12 物語のドラマと人称のドラマが入り混じる

 文学作品というのは登場人物のドラマであるわけです。本来的にそうなわけです。決して、人称のドラマではないわけです。つまり、一人称から六人称までの人物の描かれ方の位置といいますか、位相といいましょうか、そういうもののドラマでは、本来的に文学はないわけです。

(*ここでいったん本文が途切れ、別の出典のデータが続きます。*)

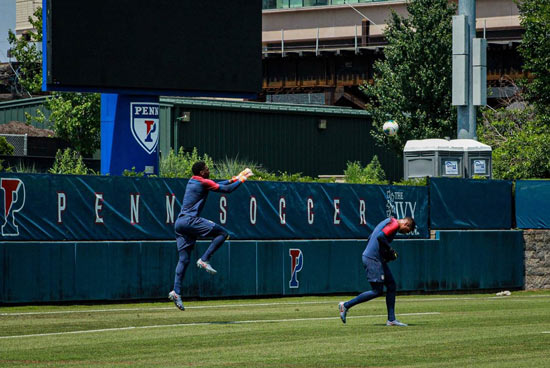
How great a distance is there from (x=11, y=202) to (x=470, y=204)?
12.9 meters

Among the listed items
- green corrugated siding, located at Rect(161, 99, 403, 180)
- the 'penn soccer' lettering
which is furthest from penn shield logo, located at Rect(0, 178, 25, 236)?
green corrugated siding, located at Rect(161, 99, 403, 180)

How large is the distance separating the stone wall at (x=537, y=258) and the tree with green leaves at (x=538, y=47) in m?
10.6

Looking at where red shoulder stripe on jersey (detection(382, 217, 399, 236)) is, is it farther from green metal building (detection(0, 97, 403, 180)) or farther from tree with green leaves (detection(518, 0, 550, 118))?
green metal building (detection(0, 97, 403, 180))

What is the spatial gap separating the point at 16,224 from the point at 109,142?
8.36 m

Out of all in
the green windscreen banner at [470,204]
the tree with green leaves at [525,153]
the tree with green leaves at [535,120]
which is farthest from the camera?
the tree with green leaves at [535,120]

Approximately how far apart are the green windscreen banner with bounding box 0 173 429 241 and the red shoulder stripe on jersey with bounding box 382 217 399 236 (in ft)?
26.4

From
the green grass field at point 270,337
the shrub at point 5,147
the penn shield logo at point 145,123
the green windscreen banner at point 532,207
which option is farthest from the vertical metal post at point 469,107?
the shrub at point 5,147

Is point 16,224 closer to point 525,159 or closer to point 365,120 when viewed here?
point 525,159

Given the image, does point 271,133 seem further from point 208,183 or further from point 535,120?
point 208,183

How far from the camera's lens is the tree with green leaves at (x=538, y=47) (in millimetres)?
37375

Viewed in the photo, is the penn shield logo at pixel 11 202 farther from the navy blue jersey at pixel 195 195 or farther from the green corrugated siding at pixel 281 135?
the green corrugated siding at pixel 281 135

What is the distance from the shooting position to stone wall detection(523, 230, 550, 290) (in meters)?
28.7

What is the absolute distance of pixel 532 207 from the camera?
1134 inches

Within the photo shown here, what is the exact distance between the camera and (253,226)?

本来的には多様な登場人物が、六人の登場人物がでてきて、それがドラマを演じて、物語を演じて、葛藤したり、喧嘩したり、離れたり、くっついたりして、それが小説だということになるわけですけど、文学作品というのは、それ以外に人称のドラマといいましょうか、そういうものがあります。

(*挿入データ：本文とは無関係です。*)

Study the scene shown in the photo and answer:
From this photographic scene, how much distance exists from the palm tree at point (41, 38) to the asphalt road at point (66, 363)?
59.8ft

 この人称のドラマというものからみますと、太宰治の作品が人称のドラマの際たるものだというふうにいうことができるとおもいます。この人称のドラマの変わりようといいましょうか、多様さというものと、それから、もうひとつは、はじめから作品の中に、楽屋裏がぜんぶ登場しちゃう、つまり、これは何々を書こうとしているということから小説が始まっちゃうというような、そういう一種の初めから解体された創作意識みたいなもので作られている、太宰治の作品の特徴というものは、しいて、先ほど言いました、太宰治の人間的な資質といいましょうか、あるいは、性格的な資質といいましょうか、そういうものと関連付けることはできるんじゃないかというふうにおもわれます。このことが太宰治の作品の、いってみれば、今日申し上げたいことのなかでは、非常に大きな要因のひとつなわけです。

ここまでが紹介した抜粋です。